X_{M} is often indicated as the Matano interface, and is in general not coincident with x=0: since D is in general variable with concentration c, the concentration profile is not necessarily symmetric.
Introducing X_{M} in the expression for D(c^{*}) above, however, introduces a bias that appears to make the value of D completely an arbitrary function of which X_{M} we choose.

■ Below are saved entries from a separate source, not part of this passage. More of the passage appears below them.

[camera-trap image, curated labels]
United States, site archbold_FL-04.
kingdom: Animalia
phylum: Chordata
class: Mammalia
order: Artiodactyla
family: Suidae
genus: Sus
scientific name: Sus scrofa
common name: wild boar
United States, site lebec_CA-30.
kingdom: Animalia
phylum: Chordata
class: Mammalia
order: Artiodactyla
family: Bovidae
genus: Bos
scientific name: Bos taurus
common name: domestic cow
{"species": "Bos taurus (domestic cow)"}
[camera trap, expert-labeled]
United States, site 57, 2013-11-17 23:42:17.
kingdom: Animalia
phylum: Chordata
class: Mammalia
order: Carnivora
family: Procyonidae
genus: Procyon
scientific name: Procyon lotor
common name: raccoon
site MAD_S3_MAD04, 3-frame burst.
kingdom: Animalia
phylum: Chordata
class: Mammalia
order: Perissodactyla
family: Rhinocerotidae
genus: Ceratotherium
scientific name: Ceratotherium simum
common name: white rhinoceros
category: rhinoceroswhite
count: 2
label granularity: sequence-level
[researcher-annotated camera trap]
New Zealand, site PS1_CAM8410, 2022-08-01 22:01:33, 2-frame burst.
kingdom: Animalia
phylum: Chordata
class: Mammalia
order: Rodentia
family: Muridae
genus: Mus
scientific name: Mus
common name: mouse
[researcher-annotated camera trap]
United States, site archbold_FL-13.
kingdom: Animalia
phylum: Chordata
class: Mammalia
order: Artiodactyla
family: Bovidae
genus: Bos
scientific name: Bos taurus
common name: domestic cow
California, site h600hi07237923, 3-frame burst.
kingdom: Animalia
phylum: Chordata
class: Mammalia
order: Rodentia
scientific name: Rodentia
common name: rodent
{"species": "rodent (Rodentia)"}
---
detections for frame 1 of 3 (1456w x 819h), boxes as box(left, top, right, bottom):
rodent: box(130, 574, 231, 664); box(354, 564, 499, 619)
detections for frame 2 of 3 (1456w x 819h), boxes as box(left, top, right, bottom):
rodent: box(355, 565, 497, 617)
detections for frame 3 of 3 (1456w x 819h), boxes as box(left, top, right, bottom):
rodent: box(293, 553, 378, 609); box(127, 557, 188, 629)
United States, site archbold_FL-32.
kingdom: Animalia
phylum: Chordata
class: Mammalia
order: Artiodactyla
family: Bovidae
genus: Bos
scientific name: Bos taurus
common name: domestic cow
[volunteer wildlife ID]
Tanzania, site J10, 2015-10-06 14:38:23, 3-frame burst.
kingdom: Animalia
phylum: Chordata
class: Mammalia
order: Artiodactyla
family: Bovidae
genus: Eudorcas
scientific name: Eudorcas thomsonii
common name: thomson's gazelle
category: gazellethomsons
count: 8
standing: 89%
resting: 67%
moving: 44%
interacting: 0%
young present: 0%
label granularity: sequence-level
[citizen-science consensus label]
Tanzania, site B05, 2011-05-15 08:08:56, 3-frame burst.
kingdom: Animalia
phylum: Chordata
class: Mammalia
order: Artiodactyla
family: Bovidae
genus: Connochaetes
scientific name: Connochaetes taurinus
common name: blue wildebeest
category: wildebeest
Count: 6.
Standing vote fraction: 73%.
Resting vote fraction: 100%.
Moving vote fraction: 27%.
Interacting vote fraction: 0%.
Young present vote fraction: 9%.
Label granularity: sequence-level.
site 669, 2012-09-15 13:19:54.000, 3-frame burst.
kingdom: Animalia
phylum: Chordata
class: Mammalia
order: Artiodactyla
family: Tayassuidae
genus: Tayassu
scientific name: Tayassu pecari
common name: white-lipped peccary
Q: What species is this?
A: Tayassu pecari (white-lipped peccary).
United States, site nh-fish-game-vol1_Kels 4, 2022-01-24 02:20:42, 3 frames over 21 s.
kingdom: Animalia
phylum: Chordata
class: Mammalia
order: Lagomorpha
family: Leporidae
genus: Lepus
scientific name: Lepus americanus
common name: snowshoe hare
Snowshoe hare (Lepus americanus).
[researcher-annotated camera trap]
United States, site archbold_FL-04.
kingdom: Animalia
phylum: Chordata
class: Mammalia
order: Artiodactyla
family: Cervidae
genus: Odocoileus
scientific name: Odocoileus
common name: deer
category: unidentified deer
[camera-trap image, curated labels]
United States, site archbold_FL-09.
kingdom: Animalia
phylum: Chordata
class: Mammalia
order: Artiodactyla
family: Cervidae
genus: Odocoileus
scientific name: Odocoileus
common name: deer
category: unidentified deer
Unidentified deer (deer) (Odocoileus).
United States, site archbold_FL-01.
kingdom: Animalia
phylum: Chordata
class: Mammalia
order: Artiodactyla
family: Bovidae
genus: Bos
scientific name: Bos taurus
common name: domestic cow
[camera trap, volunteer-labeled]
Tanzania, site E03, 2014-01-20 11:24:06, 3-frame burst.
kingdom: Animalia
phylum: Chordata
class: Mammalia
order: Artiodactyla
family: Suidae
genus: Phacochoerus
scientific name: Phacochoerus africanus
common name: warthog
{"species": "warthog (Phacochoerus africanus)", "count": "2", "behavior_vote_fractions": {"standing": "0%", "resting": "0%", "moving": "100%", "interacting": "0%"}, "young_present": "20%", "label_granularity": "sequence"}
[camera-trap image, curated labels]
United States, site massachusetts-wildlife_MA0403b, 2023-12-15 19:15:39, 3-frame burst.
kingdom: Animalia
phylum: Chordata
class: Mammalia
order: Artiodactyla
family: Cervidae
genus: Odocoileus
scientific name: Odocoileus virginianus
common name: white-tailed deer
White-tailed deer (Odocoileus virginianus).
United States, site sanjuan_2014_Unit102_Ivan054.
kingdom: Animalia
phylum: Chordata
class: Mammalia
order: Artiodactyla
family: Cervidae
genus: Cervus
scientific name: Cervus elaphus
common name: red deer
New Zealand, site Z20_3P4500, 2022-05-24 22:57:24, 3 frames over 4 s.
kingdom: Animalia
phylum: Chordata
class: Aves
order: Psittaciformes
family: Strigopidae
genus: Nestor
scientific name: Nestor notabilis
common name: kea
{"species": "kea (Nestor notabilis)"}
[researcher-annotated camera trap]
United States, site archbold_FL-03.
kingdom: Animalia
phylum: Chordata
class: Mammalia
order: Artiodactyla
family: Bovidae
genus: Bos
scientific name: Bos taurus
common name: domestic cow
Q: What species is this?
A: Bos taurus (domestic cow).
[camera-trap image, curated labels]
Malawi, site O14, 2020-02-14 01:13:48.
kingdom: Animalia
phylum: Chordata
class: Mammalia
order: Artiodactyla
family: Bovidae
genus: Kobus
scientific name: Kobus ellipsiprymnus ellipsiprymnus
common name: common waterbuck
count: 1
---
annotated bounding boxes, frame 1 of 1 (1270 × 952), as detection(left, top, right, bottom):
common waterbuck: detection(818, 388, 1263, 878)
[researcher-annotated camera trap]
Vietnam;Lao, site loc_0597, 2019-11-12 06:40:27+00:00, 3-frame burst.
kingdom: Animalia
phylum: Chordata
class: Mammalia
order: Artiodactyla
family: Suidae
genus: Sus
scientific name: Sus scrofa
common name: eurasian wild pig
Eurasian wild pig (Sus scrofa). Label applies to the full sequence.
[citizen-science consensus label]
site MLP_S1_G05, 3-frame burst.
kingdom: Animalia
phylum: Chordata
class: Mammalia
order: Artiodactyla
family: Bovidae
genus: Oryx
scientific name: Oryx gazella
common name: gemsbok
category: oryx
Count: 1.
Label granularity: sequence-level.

X_{M}, however, can only assume one value due to physical constraints. Since the denominator term dc/dx goes to zero for c → c_{L} (as the concentration profile flattens out), the integral in the numerator must also tend to zero in the same conditions. If this were not the case D(c_{L}) would tend to infinity, which is not physically meaningful. Note that, strictly speaking, this does not guarantee that D does not tend to infinity, but it is one of the necessary conditions to ensure that it does not.
The condition is then:
$0 = \int^{c_L}_{c_R} (x-X_M) \mathrm{d}c$
$X_M = \frac{1}{c_L-c_R} \int^{c_L}_{c_R} x \mathrm{d}c$

In other words, X_{M} is the average position weighed on concentrations, and can be easily found from the concentration profile providing it is invertible to the form x(c).

== Sources ==
- M. E. Glicksman, Diffusion in Solids: Field Theory, Solid-State Principles, and Applications, Wiley, New York, 2000.
- Matano, Chujiro. "On the Relation between the Diffusion-Coefficients and Concentrations of Solid Metals (The Nickel-Copper System)". Japanese Journal of Physics. Jan. 16, 1933.